Orientação 1: Reproduza literalmente o trecho da reportagem sobre Beatriz Winck que vai de "O drama da família" até "100 mil romeiros.".
Orientação 2:
Responda, por favor, às perguntas abaixo com base na reportagem sobre Beatriz Winck:
(a) Quantos romeiros o Santuário Nacional recepciona em um domingo típico dos meses finais do ano?
(b) A que horas o ônibus de excursão partiu em 20 de outubro?
(c) Quanto João Carlos pagou pelo táxi?
Orientação 3:
Indique se cada afirmação abaixo está de acordo com a reportagem sobre Beatriz Winck:
(a) Beatriz desapareceu em 21 de outubro.
(b) Delmar voltou para casa depois do desaparecimento da mulher.
(c) João Carlos é o único filho de Beatriz.

::: Trecho do documento :::

O drama da família Winck se resume a um jogo de palavras de pouca inspiração, uma rima pobre: Beatriz, 77 anos, está desaparecida em Aparecida. A dona de casa de Portão sumiu na Capital da Fé, em 21 de outubro, levada pelo mar de gente que a Via Dutra despeja na cidade do Vale do Paraíba todos os finais de semana - em um domingo típico, nos meses finais do ano, o Santuário Nacional de Nossa Senhora Aparecida recepciona mais de 100 mil romeiros.
Há 42 dias, o aposentado Delmar, 82 anos, marido de Beatriz, e o técnico químico João Carlos, 54 anos, um de seus quatro filhos, mantêm suas vidas em suspenso. Delmar jamais retornou para casa desde o amanhecer de 20 de outubro, quando o ônibus de excursão partiu, às 6h, para a segunda viagem do casal à cidade paulista. O primogênito chegou no dia seguinte, carregando o desejo de uma solução rápida na mala com pouca roupa. Desembarcou em Guarulhos e pagou R$ 500 pelos 150 quilômetros rodados de táxi. Está em Aparecida até hoje.
- Não vou embora sem encontrar a minha mãe. Posso até perder o emprego - promete João Carlos, que é questionado sobre a possível data de regresso sempre que fala com a mulher e as duas filhas, deixadas em São Leopoldo.

::: Registros exibidos :::

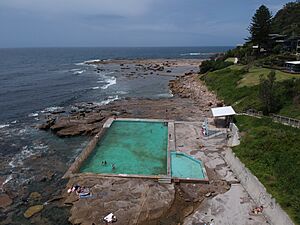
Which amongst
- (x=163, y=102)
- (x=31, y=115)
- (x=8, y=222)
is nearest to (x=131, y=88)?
(x=163, y=102)

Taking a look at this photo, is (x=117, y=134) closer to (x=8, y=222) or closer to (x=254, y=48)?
(x=8, y=222)

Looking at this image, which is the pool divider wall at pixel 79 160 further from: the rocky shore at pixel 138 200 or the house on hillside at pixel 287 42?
the house on hillside at pixel 287 42

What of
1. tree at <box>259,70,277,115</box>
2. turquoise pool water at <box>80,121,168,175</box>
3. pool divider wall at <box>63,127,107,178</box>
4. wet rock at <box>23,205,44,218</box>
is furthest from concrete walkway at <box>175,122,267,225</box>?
wet rock at <box>23,205,44,218</box>

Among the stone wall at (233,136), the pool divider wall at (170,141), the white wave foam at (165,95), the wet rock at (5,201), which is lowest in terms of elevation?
the wet rock at (5,201)

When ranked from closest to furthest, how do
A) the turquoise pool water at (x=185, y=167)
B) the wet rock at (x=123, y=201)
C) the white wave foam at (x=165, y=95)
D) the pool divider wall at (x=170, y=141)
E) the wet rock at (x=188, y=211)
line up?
the wet rock at (x=123, y=201)
the wet rock at (x=188, y=211)
the turquoise pool water at (x=185, y=167)
the pool divider wall at (x=170, y=141)
the white wave foam at (x=165, y=95)

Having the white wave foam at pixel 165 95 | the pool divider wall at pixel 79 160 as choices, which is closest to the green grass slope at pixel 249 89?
the white wave foam at pixel 165 95

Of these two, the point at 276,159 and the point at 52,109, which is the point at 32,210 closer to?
the point at 276,159

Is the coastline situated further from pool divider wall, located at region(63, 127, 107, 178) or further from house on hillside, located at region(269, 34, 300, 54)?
house on hillside, located at region(269, 34, 300, 54)
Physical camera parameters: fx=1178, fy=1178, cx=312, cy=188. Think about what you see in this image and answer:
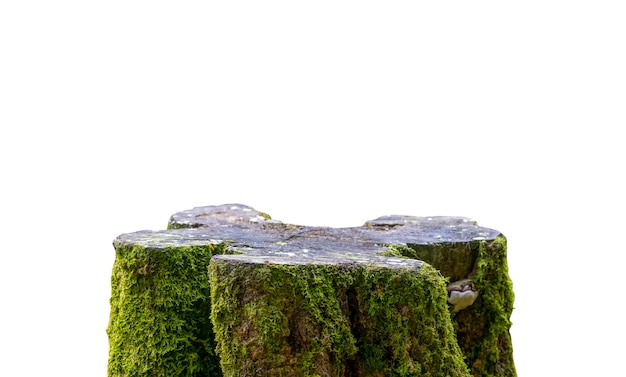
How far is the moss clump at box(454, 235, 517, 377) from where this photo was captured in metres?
6.76

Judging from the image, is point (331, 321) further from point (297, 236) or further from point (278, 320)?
point (297, 236)

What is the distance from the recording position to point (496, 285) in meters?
6.82

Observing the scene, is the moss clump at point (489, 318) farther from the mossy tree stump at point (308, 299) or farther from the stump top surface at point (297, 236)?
the stump top surface at point (297, 236)

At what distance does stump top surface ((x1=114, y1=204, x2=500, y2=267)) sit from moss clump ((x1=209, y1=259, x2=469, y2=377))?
4.2 inches

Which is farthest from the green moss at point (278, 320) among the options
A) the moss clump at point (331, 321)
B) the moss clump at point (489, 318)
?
the moss clump at point (489, 318)

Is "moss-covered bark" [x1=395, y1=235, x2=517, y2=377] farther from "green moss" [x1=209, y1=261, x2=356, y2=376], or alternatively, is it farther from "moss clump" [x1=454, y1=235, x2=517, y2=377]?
"green moss" [x1=209, y1=261, x2=356, y2=376]

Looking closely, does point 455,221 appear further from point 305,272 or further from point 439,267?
point 305,272

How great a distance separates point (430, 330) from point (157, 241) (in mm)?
1579

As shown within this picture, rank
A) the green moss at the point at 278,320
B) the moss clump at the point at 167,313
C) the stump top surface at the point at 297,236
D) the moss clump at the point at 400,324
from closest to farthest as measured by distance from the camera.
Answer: the green moss at the point at 278,320 → the moss clump at the point at 400,324 → the stump top surface at the point at 297,236 → the moss clump at the point at 167,313

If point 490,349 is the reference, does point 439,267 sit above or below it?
above

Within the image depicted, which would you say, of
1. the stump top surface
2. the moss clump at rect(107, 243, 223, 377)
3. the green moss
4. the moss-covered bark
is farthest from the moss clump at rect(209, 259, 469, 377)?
the moss-covered bark

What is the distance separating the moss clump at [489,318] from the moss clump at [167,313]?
1526 millimetres

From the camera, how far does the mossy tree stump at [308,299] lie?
5555 mm

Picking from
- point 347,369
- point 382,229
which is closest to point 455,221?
point 382,229
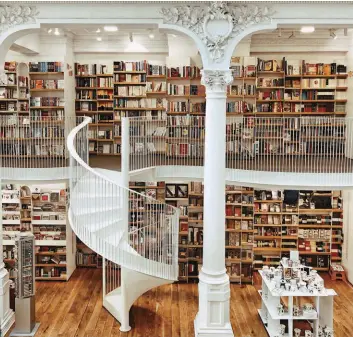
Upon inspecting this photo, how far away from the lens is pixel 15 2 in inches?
233

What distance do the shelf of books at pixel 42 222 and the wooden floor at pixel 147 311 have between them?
0.36 metres

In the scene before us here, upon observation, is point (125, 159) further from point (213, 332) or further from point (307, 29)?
point (307, 29)

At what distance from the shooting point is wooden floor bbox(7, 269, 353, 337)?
7.10m

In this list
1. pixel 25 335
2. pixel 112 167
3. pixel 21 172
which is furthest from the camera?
pixel 112 167

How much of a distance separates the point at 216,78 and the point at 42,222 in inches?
199

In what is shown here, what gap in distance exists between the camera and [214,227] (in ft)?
20.4

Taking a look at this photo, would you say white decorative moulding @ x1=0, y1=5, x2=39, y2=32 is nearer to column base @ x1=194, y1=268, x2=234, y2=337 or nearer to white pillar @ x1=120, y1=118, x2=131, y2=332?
white pillar @ x1=120, y1=118, x2=131, y2=332

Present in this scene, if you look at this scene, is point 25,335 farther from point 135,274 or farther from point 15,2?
point 15,2

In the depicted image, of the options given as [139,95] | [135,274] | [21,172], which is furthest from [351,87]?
[21,172]

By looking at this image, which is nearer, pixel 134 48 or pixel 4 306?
pixel 4 306

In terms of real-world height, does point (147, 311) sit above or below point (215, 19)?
below

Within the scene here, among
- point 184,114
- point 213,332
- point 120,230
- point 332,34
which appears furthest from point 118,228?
point 332,34

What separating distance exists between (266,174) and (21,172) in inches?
149

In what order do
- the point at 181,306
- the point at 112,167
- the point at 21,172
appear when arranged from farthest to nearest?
the point at 112,167 → the point at 181,306 → the point at 21,172
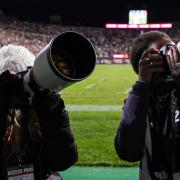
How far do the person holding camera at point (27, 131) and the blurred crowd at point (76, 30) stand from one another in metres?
42.5

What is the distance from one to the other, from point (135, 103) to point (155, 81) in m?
0.14

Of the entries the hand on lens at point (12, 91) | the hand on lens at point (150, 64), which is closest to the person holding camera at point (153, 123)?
the hand on lens at point (150, 64)

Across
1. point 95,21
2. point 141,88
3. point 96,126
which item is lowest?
point 96,126

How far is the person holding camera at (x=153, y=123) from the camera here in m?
1.67

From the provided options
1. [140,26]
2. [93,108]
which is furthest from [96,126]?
[140,26]

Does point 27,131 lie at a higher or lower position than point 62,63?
lower

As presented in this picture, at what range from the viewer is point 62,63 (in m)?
1.56

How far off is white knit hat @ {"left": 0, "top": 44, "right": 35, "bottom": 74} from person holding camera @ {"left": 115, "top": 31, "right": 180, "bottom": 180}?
16.0 inches

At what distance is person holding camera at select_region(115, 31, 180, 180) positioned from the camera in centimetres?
167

:::

Resolução comentada 1:
O drama da família Winck se resume a um jogo de palavras de pouca inspiração, uma rima pobre: Beatriz, 77 anos, está desaparecida em Aparecida. A dona de casa de Portão sumiu na Capital da Fé, em 21 de outubro, levada pelo mar de gente que a Via Dutra despeja na cidade do Vale do Paraíba todos os finais de semana - em um domingo típico, nos meses finais do ano, o Santuário Nacional de Nossa Senhora Aparecida recepciona mais de 100 mil romeiros.

Resolução comentada 2:
(a) Mais de 100 mil romeiros.
(b) Às 6h.
(c) R$ 500.

Resolução comentada 3:
(a) Sim: "sumiu na Capital da Fé, em 21 de outubro".
(b) Não: "Delmar jamais retornou para casa desde o amanhecer de 20 de outubro".
(c) Não: "um de seus quatro filhos".